» The problem:
Please transcribe the entries that follow exactly as they stand, skipping each picture.

[Crawled caption data]
^^^^^^^^
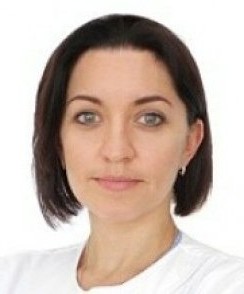 Устинова Людмила Николаевна гинеколог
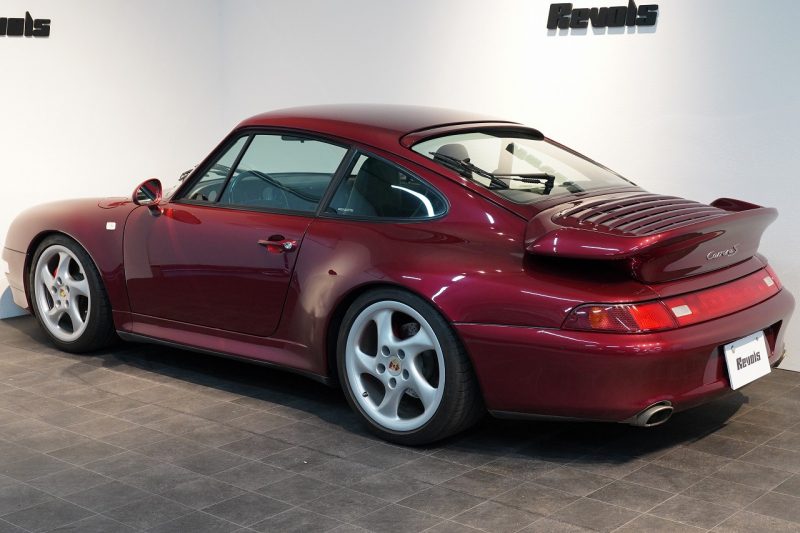 ポルシェ 911(Type993) Carrera S TiptronicS MIZWA正規ディーラ車 ターボウイング 中古車 中古車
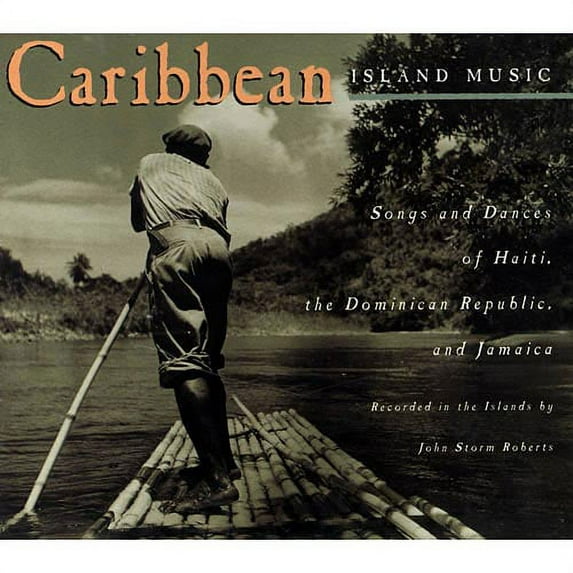 Caribbean Island Music (Remaster) (CD Slipcase)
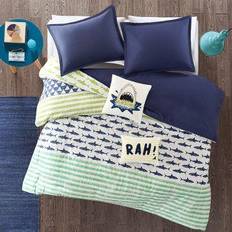 Twin XL Duvet Covers Urban Habitat Luke Duvet Cover Blue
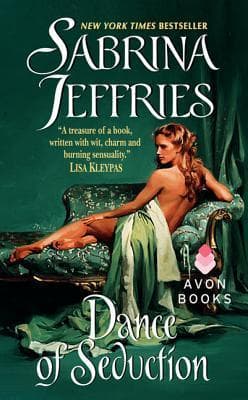 Dance of Seduction book cover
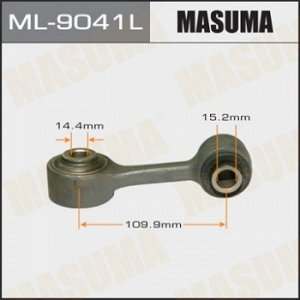 Стойка стабилизатора (линк) MASUMA   front LAND CRUISER/ UZJ200   07- ML-9041L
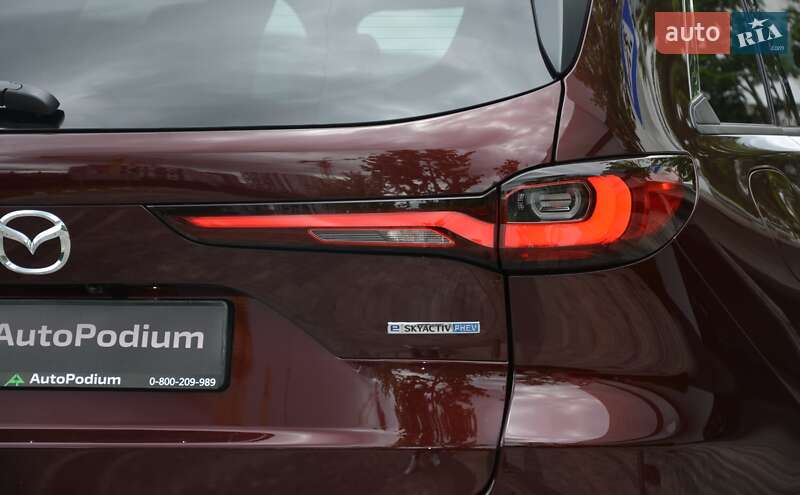Позашляховик / Кросовер Mazda CX-90 2023 в Києві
^^^^^^^^
» Response:
 Устинова Людмила Николаевна гинеколог
 ポルシェ 911(Type993) Carrera S TiptronicS MIZWA正規ディーラ車 ターボウイング 中古車 中古車
 Caribbean Island Music (Remaster) (CD Slipcase)
 Twin XL Duvet Covers Urban Habitat Luke Duvet Cover Blue
 Dance of Seduction book cover
 Стойка стабилизатора (линк) MASUMA   front LAND CRUISER/ UZJ200   07- ML-9041L
Позашляховик / Кросовер Mazda CX-90 2023 в Києві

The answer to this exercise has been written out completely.